Figure 1 Flow chart of the study.

Surgical Technique

Two surgeons (N.E and E.S.A, with over 10 years of experience in cardiothoracic surgery) operated all patients. N.E operated 33 patients in the vancomycin group and 34 patients in the bone wax group. E.S.A operated 29 patients in the vancomycin group and 30 patients in the bone wax group. All operations were performed under standard general cardiac anaesthesia through a median sternotomy. Immediately after median sternotomy, electrocautery was enough to control bleeding from the periosteum in all cases. Bleeding from the bone marrow was controlled by applying a sterile towel on each cut sternal edges under the sternal retractor. Initially, the left internal thoracic artery was harvested in all patients. Simultaneously, venous grafts were obtained by harvesting the great saphenous vein if indicated for other targets. Standard cannulation for CBP. All procedures were performed on heparin-bonded CBP circuits with a membrane oxygenator. Cardiac arrest was achieved by antegrade blood cardioplegia. LITA was anastomosed as a pedicle graft to the diseased left anterior descending lesion artery. Venous grafts were anastomosed to other indicated diseased coronary arteries depending on each case. The muscle, fascia, and subcutaneous layer were closed carefully in an anatomical fashion with the standard technique. Finally, the skin layer was closed with running, monofilament absorbable sutures. Then all patients were transferred to our post-cardiac surgery intensive care unit on mechanical ventilation and inotropic support or other drug infusions (s) if needed.

Postoperative Follow-Up

Early postoperative follow-up in-hospital stay included clinical examination of the poststernotomy wound, routine laboratory investigations, and follow-up plain chest X-ray. Follow-up kidney function tests were performed for the patients in the vancomycin group. Patients in the vancomycin group were followed up for allergy, rash, renal, and hearing problems. Late postoperative follow-up included routine full clinical evaluation of the patients with special focusing on sternotomy wound healing progress and presence of any criteria of wound infection through clinical and laboratory data.

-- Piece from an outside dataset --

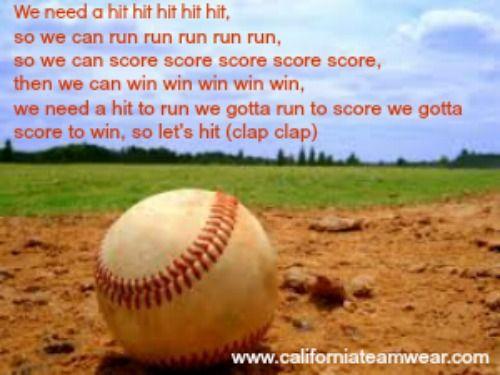 Favorite softball cheer #3 www.californiateamwear.com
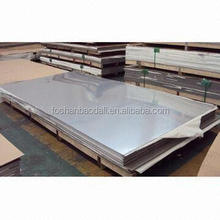 high demand products stainless steel sheet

Frequent analysis was done to detect the presence of markers of sternotomy wound infection in the form of leucocytosis, elevated C-reactive protein (CRP), elevated erythrocyte sedimentation rate (ESR) and elevated serum procalcitonin level. A swab from the discharge or infected wound was taken to detect the causative organism and apply appropriate antibiotics. Measurement of procalcitonin level if there were any clinical signs or symptoms of sternotomy wound infection. CT examination of the chest without contrast was done for evaluation of sternal healing.

Antibiotic Prophylaxis

Within 60 minutes before the skin incision, 50 mg/kg cefepime was given for the patients as an intravenous infusion over 30 minutes. A second dose of 1 gm cefepime was given if the surgical incision remained open for more than 3–4 hours. Two gm of cefepime were used daily for 48 hours postoperatively for prophylaxis against poststernotomy infections.

CT Examination

All CT examinations were performed 6-months postoperative using 128-multidetector computed tomography (MDCT) scanner (Philips ingenuity 128). The following parameters were used: detector row configuration, 128 × 1 mm; collimation, 1 mm; slice thickness, 1.25 mm; pitch, 1.375; reconstruction interval, 1 mm; 300 mAs; and 120 Kv. No specific patient preparation was required apart from quiet breathing. Patients were scanned in a supine position with the head first without gantry tilt. The scan started below the diaphragm and ended at supraclavicular regions. Bone window (window level, 300 HU; window width, 1500 HU) was specified to evaluate the sternal healing.

Image Interpretation

All CT images were moved to the workstations, and image processing and interpretation were carried out on the picture archiving and communication system (PACS) (PaxeraUltima-paxeramed), or a dedicated platform Extended Brilliance Workstation (Philips Medical System, Best, The Netherlands). Multiplanar reconstruction (MPR) was obtained using the machine software in sagittal and coronal planes. The thin axial slices were used to reconstruct 3D images. Two radiologists (A.Z and R.E with over five years of experience in cardiac imaging) independently reviewed all CT images. The radiologists were blinded to any clinical data and patients’ group but used the 6-point CT score developed by Stacy et al (Table 1)10,12,13 to detect the degree of sternal healing. Before the study began, each radiologist received several clinical sessions of lecture-based on the details of the 6-point CT score in addition to hands-on instruction sessions with some practical cases that were not part of the study community. The axial source images (bone window) and post-processing images of each patient were reviewed for the following features: gap mineralization between the sternal halves, sternal approximation and alignment, and imaging characteristics of the osteotomy margins (i.e., contour irregularity, absence or presence of sclerosis, or resorption).10 Five anatomic levels (Table 2) are used to assess healing over the whole length of the sternum. If an accurate scoring was difficult at the original level due to a streak artifact from wires or sternal plates, a level within two cuts of the original level could be chosen for scoring.10 Finally, each radiologist independently assigned a sternal healing score for each patient using the 6-point CT score.10,12,13 The score was calculated at each level, and then the overall score and mean were calculated. The inter-reader agreement (IRA) was first determined between two independent radiologists regarding the overall CT score of each patient. In cases of disagreement on the score between the two radiologists, images were re-reviewed together, and a consensus scoring was achieved.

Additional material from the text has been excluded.